(Task data)
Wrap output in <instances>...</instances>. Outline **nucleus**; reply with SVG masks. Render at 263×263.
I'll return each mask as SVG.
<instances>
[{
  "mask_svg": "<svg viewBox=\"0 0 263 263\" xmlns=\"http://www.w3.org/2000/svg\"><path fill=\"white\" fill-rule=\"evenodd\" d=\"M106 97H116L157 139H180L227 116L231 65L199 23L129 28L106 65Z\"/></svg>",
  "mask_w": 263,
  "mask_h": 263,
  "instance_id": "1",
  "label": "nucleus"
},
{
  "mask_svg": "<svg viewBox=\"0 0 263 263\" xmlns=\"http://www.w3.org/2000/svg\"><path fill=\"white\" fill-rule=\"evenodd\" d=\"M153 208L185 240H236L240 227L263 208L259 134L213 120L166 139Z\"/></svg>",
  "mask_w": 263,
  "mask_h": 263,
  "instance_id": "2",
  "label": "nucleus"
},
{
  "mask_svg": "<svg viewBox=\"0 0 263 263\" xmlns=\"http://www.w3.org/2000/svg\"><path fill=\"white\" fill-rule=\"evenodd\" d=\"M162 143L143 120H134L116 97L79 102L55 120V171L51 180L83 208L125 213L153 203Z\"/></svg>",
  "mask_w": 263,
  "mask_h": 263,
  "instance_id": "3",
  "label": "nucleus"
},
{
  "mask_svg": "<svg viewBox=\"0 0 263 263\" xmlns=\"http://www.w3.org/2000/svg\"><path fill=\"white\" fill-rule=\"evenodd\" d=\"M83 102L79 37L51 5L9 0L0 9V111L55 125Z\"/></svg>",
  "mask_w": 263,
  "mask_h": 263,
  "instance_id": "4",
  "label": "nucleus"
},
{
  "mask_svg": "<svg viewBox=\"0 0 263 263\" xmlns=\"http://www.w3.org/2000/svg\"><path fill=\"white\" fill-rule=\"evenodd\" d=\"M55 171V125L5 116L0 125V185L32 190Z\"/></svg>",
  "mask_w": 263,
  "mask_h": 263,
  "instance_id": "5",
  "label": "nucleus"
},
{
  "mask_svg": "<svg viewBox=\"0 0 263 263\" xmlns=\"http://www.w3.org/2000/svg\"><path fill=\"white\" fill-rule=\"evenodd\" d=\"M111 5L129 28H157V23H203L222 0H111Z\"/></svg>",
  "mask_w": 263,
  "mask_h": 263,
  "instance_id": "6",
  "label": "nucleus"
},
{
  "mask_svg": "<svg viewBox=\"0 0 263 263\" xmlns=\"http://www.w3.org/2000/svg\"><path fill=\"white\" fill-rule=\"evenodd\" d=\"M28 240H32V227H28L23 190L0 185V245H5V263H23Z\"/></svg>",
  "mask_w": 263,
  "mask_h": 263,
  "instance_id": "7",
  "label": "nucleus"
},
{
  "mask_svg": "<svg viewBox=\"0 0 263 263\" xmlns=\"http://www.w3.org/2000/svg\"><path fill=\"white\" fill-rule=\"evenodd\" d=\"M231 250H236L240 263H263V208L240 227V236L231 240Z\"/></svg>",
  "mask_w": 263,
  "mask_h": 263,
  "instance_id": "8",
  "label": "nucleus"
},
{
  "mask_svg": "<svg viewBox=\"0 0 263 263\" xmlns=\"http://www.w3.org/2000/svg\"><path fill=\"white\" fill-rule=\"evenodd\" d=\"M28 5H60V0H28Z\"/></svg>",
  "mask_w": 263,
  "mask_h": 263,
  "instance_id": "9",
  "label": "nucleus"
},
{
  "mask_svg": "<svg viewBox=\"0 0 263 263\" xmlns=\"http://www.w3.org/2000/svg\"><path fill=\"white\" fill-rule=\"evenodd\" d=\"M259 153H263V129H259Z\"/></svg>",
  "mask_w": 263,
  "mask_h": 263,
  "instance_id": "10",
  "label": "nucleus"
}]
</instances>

(Given request) Recast the material from its first line through the line containing "97H116L157 139H180L227 116L231", both included, as a JSON list of strings with one string per line and no blank lines.

(Problem solution)
[
  "Wrap output in <instances>...</instances>. Outline **nucleus**; reply with SVG masks. Render at 263×263.",
  "I'll return each mask as SVG.",
  "<instances>",
  "[{",
  "  \"mask_svg\": \"<svg viewBox=\\\"0 0 263 263\\\" xmlns=\\\"http://www.w3.org/2000/svg\\\"><path fill=\\\"white\\\" fill-rule=\\\"evenodd\\\" d=\\\"M106 97H116L157 139H180L227 116L231 65L199 23L129 28L106 65Z\\\"/></svg>\","
]